**Your objective**
Write out all the entries word for word, but skip any images.

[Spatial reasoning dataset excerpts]
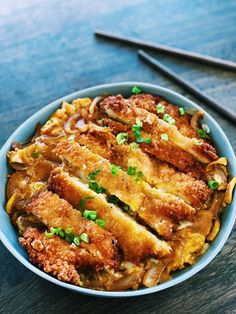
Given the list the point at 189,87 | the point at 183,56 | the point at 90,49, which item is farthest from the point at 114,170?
the point at 90,49

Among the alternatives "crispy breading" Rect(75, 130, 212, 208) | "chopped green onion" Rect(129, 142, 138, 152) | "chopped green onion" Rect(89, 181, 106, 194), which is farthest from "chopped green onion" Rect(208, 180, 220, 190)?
"chopped green onion" Rect(89, 181, 106, 194)

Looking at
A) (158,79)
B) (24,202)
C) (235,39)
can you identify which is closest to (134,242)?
(24,202)

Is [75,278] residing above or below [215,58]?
below

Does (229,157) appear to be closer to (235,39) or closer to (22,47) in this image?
(235,39)

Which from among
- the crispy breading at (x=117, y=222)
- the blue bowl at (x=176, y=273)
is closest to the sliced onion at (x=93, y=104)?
the blue bowl at (x=176, y=273)

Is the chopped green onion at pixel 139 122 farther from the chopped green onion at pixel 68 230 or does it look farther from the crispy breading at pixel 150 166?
the chopped green onion at pixel 68 230

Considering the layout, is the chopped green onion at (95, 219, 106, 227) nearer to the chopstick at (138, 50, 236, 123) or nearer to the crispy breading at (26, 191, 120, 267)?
the crispy breading at (26, 191, 120, 267)

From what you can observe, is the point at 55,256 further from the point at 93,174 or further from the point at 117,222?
the point at 93,174
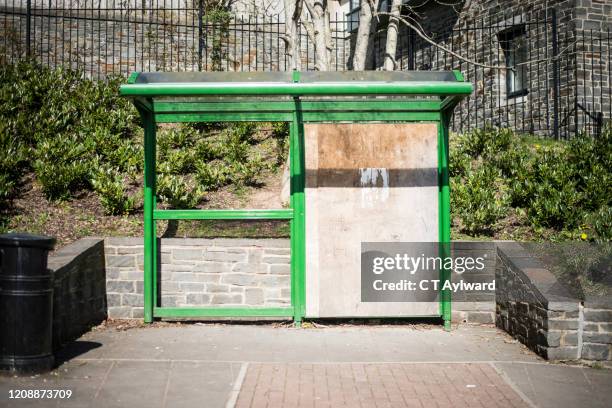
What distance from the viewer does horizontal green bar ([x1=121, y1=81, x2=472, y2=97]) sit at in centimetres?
605

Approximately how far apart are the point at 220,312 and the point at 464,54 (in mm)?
12534

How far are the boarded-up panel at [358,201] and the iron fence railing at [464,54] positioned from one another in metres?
5.36

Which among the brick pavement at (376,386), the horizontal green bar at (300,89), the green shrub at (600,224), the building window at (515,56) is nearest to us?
the brick pavement at (376,386)

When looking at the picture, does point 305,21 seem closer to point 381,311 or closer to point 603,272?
point 381,311

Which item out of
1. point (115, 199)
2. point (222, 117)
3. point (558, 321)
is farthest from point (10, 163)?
point (558, 321)

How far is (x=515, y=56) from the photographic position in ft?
50.9

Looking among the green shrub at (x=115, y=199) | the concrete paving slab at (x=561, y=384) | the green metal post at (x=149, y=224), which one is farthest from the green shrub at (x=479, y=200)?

**The response**
Given the list the point at 189,87 | the point at 183,56 | the point at 90,49, which item is farthest from the point at 114,170?
the point at 90,49

Among the alternatives "crispy breading" Rect(75, 130, 212, 208) | "chopped green onion" Rect(129, 142, 138, 152) | "chopped green onion" Rect(89, 181, 106, 194), which is farthest from "chopped green onion" Rect(208, 180, 220, 190)?
"chopped green onion" Rect(89, 181, 106, 194)

Looking at
A) (158,79)
B) (24,202)
C) (235,39)
can you identify which is closest to (134,242)?
(24,202)

Is [75,278] residing above or below [215,58]?
below

Does (229,157) appear to be closer to (235,39) or closer to (22,47) in this image?
(235,39)

Which from among
- the crispy breading at (x=117, y=222)
- the blue bowl at (x=176, y=273)
is closest to the sliced onion at (x=93, y=104)?
the blue bowl at (x=176, y=273)

Is the chopped green onion at pixel 139 122 farther from the chopped green onion at pixel 68 230 or does it look farther from the crispy breading at pixel 150 166?
the chopped green onion at pixel 68 230

Considering the layout, is the chopped green onion at (95, 219, 106, 227) nearer to the chopstick at (138, 50, 236, 123) or nearer to the crispy breading at (26, 191, 120, 267)?
the crispy breading at (26, 191, 120, 267)

From what you can observe, is the point at 55,256 further from the point at 93,174 or further from the point at 117,222?
the point at 93,174
What distance from the viewer does horizontal green bar ([x1=121, y1=81, x2=472, y2=97]) sit at in centimetres?
605

Approximately how far apart are the point at 220,312 and the point at 464,54 (in mm)?
12534

How far are the boarded-up panel at [358,201] and the iron fence railing at [464,54] positioned from one another in metres?
5.36

Which among the brick pavement at (376,386), the horizontal green bar at (300,89), the green shrub at (600,224), the building window at (515,56) is nearest to us?
the brick pavement at (376,386)

When looking at the picture, does point 305,21 seem closer to point 381,311 or closer to point 603,272?
point 381,311

Which item out of
1. point (115, 199)
2. point (222, 117)
3. point (558, 321)
is farthest from point (10, 163)?
point (558, 321)

How far is (x=515, y=56) from the photographic position in ft?
50.9

Looking among the green shrub at (x=115, y=199) | the concrete paving slab at (x=561, y=384) | the green metal post at (x=149, y=224), which one is farthest from the green shrub at (x=479, y=200)?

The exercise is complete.